I don’t know what the groundhog did or saw this year, but according to the calendar it’s still winter. The first day of spring is still a month away. If you’re a pollinator or grower of almonds, you’re hoping weather conditions up and down the central valley of California become more favorable for flight activity than they have been. I recently returned from 2 weeks of inspecting and sampling colonies where conditions were cold, wet, and windy. These conditions delayed onset and slowed progression of the almond bloom and are forecast to continue. Frequent updates on the progression of bloom and conditions for flight are available from Blue Diamond.

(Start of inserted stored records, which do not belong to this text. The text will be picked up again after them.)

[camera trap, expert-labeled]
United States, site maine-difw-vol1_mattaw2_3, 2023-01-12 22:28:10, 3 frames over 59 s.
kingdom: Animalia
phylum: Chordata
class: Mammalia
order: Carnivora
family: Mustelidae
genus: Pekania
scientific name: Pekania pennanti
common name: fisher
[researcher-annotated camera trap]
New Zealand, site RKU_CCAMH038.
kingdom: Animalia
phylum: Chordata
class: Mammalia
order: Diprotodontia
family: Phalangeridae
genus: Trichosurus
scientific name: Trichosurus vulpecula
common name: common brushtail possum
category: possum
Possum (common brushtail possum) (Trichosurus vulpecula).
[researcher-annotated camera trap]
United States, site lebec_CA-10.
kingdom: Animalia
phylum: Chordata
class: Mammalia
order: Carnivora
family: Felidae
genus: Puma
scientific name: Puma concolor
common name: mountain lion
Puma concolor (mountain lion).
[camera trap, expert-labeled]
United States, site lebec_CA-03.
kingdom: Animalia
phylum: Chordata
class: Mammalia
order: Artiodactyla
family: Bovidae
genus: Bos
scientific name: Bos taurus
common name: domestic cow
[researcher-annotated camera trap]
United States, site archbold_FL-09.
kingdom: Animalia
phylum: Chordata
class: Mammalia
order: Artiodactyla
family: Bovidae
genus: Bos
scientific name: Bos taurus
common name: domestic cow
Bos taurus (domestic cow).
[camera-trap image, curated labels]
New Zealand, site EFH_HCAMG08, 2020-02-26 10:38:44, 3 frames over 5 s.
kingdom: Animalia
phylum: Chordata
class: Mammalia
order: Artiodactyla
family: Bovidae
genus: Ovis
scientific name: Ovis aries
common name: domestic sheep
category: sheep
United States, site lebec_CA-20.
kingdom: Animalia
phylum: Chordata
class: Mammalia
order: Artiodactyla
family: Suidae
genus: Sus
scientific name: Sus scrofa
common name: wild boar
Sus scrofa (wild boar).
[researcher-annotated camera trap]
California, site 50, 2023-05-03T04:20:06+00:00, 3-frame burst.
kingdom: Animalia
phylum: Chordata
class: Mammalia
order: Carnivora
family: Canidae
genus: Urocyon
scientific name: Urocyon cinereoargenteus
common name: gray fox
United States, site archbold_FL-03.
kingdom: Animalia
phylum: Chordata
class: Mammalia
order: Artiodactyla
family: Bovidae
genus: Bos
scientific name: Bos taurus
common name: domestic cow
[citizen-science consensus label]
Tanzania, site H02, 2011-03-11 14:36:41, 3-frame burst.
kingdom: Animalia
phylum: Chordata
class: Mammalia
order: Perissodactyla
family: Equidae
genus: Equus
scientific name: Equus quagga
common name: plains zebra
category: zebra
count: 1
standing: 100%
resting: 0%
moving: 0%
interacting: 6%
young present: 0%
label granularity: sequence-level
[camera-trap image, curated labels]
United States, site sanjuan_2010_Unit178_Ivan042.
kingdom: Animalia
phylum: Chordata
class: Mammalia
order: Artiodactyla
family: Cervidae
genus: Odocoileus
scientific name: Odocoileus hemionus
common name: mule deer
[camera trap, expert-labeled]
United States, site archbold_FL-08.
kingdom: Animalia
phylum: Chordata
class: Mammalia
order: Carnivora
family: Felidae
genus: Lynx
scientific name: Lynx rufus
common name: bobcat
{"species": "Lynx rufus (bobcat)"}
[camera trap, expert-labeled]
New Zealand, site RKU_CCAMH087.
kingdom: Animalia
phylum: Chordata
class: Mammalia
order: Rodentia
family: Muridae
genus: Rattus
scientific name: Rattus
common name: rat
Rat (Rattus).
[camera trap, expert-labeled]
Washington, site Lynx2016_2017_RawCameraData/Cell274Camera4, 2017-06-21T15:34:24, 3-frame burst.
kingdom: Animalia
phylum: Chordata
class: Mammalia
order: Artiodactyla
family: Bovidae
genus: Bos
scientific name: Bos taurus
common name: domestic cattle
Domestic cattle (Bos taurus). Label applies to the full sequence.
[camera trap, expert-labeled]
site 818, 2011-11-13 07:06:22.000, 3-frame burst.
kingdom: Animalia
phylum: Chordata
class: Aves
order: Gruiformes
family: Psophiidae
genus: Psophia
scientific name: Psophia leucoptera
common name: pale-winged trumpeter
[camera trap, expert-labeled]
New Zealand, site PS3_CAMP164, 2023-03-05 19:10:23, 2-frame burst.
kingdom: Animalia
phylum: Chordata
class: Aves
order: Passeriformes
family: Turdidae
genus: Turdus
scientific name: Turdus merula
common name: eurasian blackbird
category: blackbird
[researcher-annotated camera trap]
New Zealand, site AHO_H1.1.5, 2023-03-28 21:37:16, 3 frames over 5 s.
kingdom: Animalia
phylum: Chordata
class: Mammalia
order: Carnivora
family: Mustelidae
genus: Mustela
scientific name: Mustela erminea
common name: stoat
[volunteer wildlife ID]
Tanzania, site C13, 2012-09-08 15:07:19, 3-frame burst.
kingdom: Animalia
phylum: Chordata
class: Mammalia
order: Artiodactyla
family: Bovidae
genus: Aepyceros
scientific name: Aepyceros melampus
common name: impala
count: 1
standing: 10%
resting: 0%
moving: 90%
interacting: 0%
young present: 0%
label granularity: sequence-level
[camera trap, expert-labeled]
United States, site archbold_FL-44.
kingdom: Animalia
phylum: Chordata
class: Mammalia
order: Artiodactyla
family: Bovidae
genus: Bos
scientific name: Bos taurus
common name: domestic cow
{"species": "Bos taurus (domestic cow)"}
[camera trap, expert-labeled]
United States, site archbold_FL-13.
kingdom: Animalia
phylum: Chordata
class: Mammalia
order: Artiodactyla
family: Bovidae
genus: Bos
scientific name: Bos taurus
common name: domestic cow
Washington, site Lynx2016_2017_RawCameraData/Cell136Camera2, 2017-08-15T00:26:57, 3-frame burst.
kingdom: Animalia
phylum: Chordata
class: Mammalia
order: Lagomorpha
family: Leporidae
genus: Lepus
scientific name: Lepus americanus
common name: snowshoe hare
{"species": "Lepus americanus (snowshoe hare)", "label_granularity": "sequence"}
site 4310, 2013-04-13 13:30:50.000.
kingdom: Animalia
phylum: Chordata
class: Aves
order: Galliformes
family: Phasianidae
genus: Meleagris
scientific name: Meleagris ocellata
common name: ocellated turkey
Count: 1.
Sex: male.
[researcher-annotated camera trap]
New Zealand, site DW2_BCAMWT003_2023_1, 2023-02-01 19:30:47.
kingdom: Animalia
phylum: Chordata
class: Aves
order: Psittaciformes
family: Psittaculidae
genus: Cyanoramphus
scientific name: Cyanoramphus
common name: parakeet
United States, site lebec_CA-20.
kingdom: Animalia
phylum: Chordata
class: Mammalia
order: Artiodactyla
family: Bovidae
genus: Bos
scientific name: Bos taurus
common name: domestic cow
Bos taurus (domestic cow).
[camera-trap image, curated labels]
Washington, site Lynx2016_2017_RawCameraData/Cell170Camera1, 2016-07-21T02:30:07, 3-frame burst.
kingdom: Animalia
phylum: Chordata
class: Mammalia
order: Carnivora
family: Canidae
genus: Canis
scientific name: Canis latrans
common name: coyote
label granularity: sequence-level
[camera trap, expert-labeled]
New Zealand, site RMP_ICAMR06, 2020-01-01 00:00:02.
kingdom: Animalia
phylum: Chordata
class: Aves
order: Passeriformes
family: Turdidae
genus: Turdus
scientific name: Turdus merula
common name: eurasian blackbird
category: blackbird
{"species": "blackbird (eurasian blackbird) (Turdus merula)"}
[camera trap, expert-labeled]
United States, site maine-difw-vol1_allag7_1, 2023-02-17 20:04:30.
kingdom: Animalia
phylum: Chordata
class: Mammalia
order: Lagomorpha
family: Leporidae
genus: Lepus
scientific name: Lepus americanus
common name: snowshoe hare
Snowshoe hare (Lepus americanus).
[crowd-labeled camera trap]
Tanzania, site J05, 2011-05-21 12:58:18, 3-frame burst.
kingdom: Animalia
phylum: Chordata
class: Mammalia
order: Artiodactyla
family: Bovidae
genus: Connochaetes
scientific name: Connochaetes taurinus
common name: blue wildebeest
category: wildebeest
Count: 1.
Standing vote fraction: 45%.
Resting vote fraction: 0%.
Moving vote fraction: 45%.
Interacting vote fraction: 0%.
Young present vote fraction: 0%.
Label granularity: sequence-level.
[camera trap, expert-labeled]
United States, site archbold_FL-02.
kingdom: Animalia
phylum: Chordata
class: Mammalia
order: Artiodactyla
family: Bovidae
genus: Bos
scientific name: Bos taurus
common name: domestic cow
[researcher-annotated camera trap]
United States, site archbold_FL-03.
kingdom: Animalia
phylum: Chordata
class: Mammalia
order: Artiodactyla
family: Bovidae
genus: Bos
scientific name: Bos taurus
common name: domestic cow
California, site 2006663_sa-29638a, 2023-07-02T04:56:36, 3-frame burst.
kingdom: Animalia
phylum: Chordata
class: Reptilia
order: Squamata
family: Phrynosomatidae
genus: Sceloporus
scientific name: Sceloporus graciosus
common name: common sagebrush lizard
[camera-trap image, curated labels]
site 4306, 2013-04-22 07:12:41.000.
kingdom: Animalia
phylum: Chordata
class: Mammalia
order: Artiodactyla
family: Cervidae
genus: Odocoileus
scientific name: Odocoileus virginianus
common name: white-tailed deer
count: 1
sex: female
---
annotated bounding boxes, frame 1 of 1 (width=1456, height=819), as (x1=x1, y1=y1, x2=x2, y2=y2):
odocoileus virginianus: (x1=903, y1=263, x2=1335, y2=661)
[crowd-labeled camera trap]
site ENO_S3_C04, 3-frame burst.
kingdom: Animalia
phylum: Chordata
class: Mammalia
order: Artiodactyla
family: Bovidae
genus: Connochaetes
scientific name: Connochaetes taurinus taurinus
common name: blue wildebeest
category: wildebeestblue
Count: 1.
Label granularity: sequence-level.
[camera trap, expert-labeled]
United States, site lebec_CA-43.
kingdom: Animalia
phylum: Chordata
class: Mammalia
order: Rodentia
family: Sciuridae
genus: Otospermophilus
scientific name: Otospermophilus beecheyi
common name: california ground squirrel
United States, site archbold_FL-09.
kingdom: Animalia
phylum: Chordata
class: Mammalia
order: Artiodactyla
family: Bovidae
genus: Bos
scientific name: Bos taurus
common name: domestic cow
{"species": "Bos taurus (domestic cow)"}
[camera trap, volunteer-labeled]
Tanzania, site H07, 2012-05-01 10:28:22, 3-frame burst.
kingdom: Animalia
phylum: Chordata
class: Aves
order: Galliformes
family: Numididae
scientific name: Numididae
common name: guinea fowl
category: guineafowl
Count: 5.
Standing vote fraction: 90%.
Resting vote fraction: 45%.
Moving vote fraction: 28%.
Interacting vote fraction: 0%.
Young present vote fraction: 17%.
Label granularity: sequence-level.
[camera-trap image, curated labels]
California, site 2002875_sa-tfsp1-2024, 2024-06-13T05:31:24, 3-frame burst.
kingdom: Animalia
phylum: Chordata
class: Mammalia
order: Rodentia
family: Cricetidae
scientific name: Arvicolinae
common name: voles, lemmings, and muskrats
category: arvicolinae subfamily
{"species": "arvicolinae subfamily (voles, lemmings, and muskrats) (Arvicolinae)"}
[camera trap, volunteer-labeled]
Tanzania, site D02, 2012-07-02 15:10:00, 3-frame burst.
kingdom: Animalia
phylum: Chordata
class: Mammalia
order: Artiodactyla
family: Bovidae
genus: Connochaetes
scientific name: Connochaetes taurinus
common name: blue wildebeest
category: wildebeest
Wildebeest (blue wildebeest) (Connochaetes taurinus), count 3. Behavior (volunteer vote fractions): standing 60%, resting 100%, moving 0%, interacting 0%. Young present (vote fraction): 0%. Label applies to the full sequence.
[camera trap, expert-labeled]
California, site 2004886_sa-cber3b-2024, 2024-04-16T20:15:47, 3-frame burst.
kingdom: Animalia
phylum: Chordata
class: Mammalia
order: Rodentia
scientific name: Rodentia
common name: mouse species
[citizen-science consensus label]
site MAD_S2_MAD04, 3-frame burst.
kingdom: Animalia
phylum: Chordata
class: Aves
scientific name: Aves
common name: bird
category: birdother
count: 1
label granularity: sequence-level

In addition to the revenue from pollination fees, beekeepers also count on floral resources provided by the 1,000,000+ acres of almond trees that stretch roughly from Chico in the north to Bakersfield in the south. Many colonies get stimulated with feed prior to bloom to boost brood production and size. If there is not a smooth transition from supplemental feed to forage, because of inclement weather, colony growth can be hindered. If cool and wet conditions persist, many beekeepers may need to resume supplemental feeding to avoid starvation. The persistent wet conditions can also be problematic for growers and lead to increased application of fungicides which may be perilous to bee health.
Aside from the biotic implications for the bees, there are also practical difficulties for beekeepers. In the last few days there have been an abundance of photos and videos online of colonies submerged in orchards or swept away by flooding rivers. Some beekeepers have had truckloads of colonies get snowed in on mountain passes into the valley where wintery conditions have closed highways. At the very least, getting in and out of orchards to deliver or work colonies has been a muddy mess. With so much of the national herd sitting in one location, the implications of the current and near future conditions in the region may ripple across the country this season as colonies are dispersed post-pollination.